All of this has been excellent ammunition for the new promoters of uranium, who find their clearest expressions, once more, within the vocabulary of apocalypse.
“The fact of this planetary crisis should no longer be a matter of psychological or political denial,” John Ritch said in a 2006 speech. “For our best Earth-system scientists now warn, with ever increasing certainty, that greenhouse gas emissions, if continued at the present massive scale, will yield consequences that are—quite literally—apocalyptic: increasingly radical temperature changes, a worldwide upsurge in violent weather events, widespread drought, flooding, wildfires, famine, species extinction, rising sea levels, mass migration, and epidemic disease that will leave no country untouched.”
The fresh excitement about nuclear power sent the price of uranium rocketing upward.

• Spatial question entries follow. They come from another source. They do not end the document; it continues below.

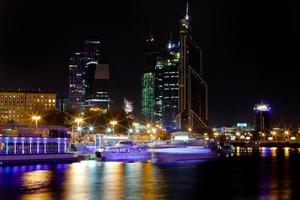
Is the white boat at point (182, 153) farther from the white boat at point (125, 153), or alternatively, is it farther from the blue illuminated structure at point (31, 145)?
the blue illuminated structure at point (31, 145)

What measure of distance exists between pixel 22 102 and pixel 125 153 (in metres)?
119

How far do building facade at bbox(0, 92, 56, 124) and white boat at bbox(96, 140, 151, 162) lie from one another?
10771cm

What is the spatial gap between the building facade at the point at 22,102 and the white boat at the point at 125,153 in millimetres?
107712

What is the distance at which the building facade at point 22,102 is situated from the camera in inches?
7283

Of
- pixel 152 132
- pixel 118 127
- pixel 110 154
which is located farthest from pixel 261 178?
pixel 152 132

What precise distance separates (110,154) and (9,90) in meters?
127

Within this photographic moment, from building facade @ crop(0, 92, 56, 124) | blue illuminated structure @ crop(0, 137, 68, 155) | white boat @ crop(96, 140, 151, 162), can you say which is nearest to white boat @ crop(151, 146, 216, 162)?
white boat @ crop(96, 140, 151, 162)

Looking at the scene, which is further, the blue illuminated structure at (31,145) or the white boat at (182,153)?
the white boat at (182,153)

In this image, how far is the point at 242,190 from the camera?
145ft

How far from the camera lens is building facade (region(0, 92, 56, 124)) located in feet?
607

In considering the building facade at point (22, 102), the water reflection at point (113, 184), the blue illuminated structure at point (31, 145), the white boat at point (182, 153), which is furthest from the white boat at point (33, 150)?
the building facade at point (22, 102)

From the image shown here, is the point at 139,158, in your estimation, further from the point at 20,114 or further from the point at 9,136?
the point at 20,114

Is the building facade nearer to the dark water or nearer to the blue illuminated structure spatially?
the blue illuminated structure

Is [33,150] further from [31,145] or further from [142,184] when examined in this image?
[142,184]
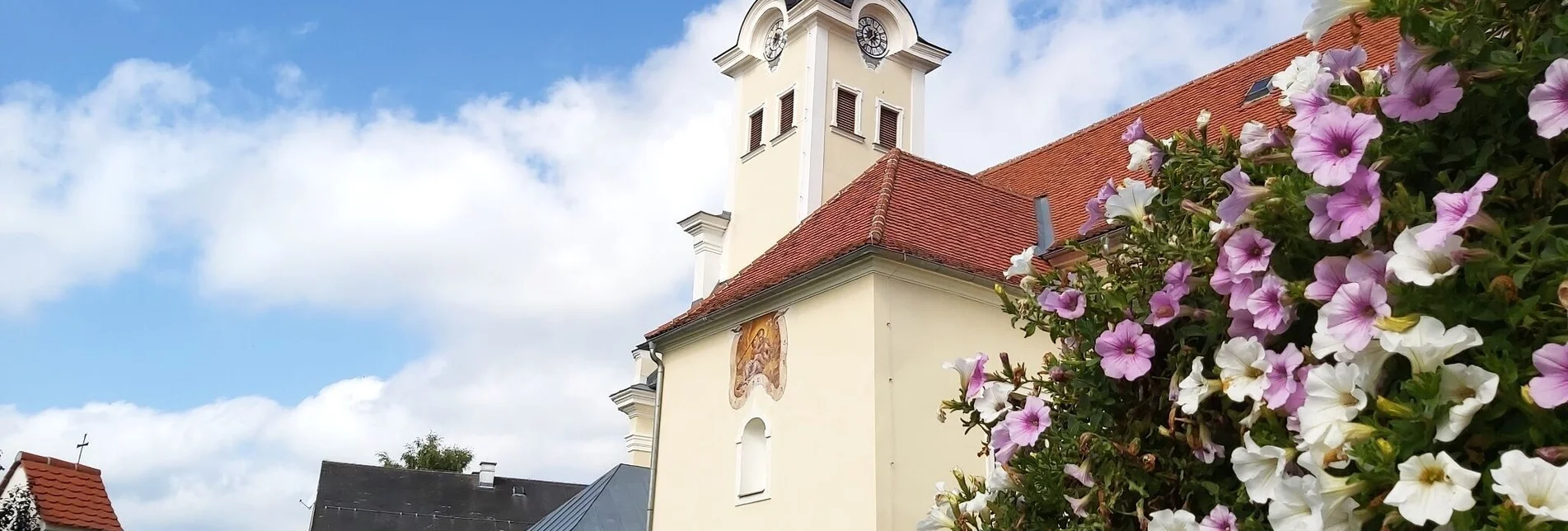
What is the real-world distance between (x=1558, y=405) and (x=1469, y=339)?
161 mm

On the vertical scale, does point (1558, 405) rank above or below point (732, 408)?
below

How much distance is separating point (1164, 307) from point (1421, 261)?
0.84 m

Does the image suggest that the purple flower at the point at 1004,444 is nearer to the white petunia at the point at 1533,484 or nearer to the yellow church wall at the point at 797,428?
the white petunia at the point at 1533,484

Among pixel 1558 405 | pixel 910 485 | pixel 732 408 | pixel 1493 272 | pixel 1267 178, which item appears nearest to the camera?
pixel 1558 405

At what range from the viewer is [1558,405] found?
2.08m

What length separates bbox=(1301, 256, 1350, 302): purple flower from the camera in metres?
2.56

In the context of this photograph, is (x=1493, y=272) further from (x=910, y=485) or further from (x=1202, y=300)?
(x=910, y=485)

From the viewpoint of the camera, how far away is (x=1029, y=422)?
3.53 m

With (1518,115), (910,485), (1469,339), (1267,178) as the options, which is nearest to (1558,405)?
(1469,339)

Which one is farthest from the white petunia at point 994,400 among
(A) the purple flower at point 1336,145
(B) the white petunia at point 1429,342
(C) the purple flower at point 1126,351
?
(B) the white petunia at point 1429,342

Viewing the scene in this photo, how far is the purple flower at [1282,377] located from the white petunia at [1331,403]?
0.74ft

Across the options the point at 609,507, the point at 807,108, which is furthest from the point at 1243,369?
the point at 609,507

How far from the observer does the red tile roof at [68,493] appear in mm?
8164

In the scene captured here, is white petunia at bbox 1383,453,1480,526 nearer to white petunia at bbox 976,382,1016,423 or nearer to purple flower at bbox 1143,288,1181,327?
purple flower at bbox 1143,288,1181,327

In the spring of 2007, utilities found themselves paying up to $132 a pound for spot deliveries, a price that would have seemed like fantasy just a decade ago, when uranium cost a tenth of that. Uranium became a viable commodity for the first time since the 1920s radium boom at St. Joachimsthal, as several New York hedge funds acquired quantities of yellowcake and kept them in storage, betting that the price would go up even further. The run-up was aggravated by heavy rains at the Ranger mine that shut down production for a week and heightened the impression of a gap between a stagnant supply and voracious global demand.